Google employees have probably grown tired of buggy Wi-Fi routers, so they decided to create one themselves. So, Google launched OnHub, a Wi-Fi router, in partnership with TP-Link, Joinfo.com reports, in reference to Mashable. New router is already available for preorder for $199.
Google thinks there are benefits to this design: In its announcement post, it explains many people keep unsightly routers hidden away under desks and behind TVs where they don’t work as well. If the router is more pleasing to the eye, Google says, people will be more likely to keep it out in the open. A win-win.
In terms of design, the OnHub doesn’t really look like any router before it. It eschews the usual antennas, wires and blinking lights for a large cylindrical shape with just one large light at the top.

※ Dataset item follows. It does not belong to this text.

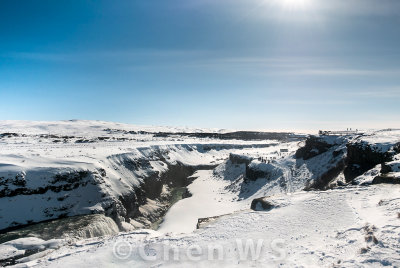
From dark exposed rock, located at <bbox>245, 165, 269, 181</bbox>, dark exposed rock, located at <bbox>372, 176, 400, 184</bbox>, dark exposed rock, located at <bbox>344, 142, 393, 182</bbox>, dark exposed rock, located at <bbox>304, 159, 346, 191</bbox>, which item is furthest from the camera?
dark exposed rock, located at <bbox>245, 165, 269, 181</bbox>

Within the cylinder are 13 antennas, 12 for signal and one for checking the signal congestion in the area. Apartment dwellers fighting their neighbors for a decent connection should be excited about that congestion antenna.
Replacing your old router’s blinking lights is an Android/iOS app called Google On, which helps you set up and manage your Wi-Fi network. OnHub will find your phone using audio the first time you set it up. The app will save your password and let you send it as a text to guests, so you don’t have to frenetically search for a sticky note in your drawers.
You can even use it to “prioritize” devices, giving some more bandwidth than others. This reporter definitely won’t use that feature to throttle his roommates.
The router will automatically update its software and is designed specifically to work with Internet of Things devices. Google says this router is only the first OnHub device and is working on another with Asus, which is planned to debut later this year.
Earlier this year Google has announced that it will start providing it’s own mobile services.